Imagine I came to it around the time of the switchover. Which of those headlines looks like it's alerting me that my transaction history will be gone?

Here's the Optimistic ethereum site:

https://www.optimism.io/

Where is/was the blaring warning about missing transaction data?

Here's the Twitter page[1]:

https://twitter.com/optimismPBC

The only pinned tweet is a cute meme about the whitelist change, nothing to head off frustrated users wondering where transaction history went. (I don't know how to link a historical post in context but I can assure it was not evident on the Twitter feed why I was missing transaction history, and there are no such warnings before.)

The only reason I even got on the Optimism Discord is because none of these places had any information! And then, even when I went to the Discord, and go to #announcements, and look at what was being announced in the runup and release, the loss of transactions still isn't mentioned! [2]

Maintainers talk about the upgrade, to be sure, but not this implication of it.

So no, I don't know how can justify the claim that you made a serious effort to alert users.

[1] Linked from the community tab of https://www.optimism.io/

[2] https://discord.com/channels/667044843901681675/754090866435...



You're right that we could have been better communicators about this. We prioritized our concerns with applications that could break during the upgrade, and we biased our public communications towards developers as a result.

For example, you're right that a notification on our homepage, in addition to our docs, would have been a good reminder to users. We'll work on getting a blog post and better documentation up that explains exactly how to access data from before 11/11. We really appreciate the candid feedback here.

We're a very fast growing startup tackling a herculean task, so we're bound to make mistakes and this is one of them — I hope you can understand.
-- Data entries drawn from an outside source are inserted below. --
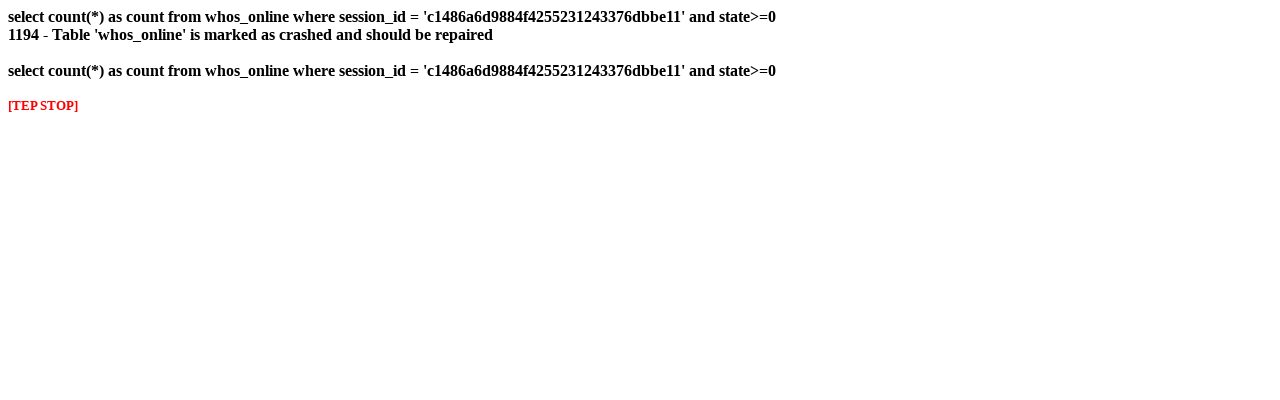

--- FILE ---
content_type: text/html
request_url: http://www.chinesekungfuhustle.com/privacy.php?osCsid=c1486a6d9884f4255231243376dbbe11
body_size: 232
content:
<font color="#000000"><b>select count(*) as count from whos_online where session_id = 'c1486a6d9884f4255231243376dbbe11' and state>=0<br>1194 - Table 'whos_online' is marked as crashed and should be repaired<br><br>select count(*) as count from whos_online where session_id = 'c1486a6d9884f4255231243376dbbe11' and state>=0<br><br><small><font color="#ff0000">[TEP STOP]</font></small><br><br></b></font>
We want to be much better communicators going forward.


>For example, you're right that a notification on our homepage, in addition to our docs

I don't remember it being in the docs either, as that would have also saved me from signing up on the Discord.

And this isn't an issue of prioritization. Remember, your overworked volunteers and maintainers on the Discord are still spending hours every day fielding questions in #user-support that could have been answered by a link in prominent places. You're wasting more person-hours than you would have with effective communication and trivial updates in prominent places.

You didn't even benefit your own goals by leaving those out!

So no, I guess I don't understand what the huge barrier is to putting out these important notices.


But he said "sorry" (somewhat) politely and pulled the "we are fast growing startup"-card .. so you are obligated to forgive him?

It seems quite clear to me (as a third party to this) that the lack of communication w.r.t. this behavior was intentional. Trying to fix a mistake without having to admit having made it in the first place...

Civil discussion is going to collapse even further if bad actors don't stop with the dark patterns.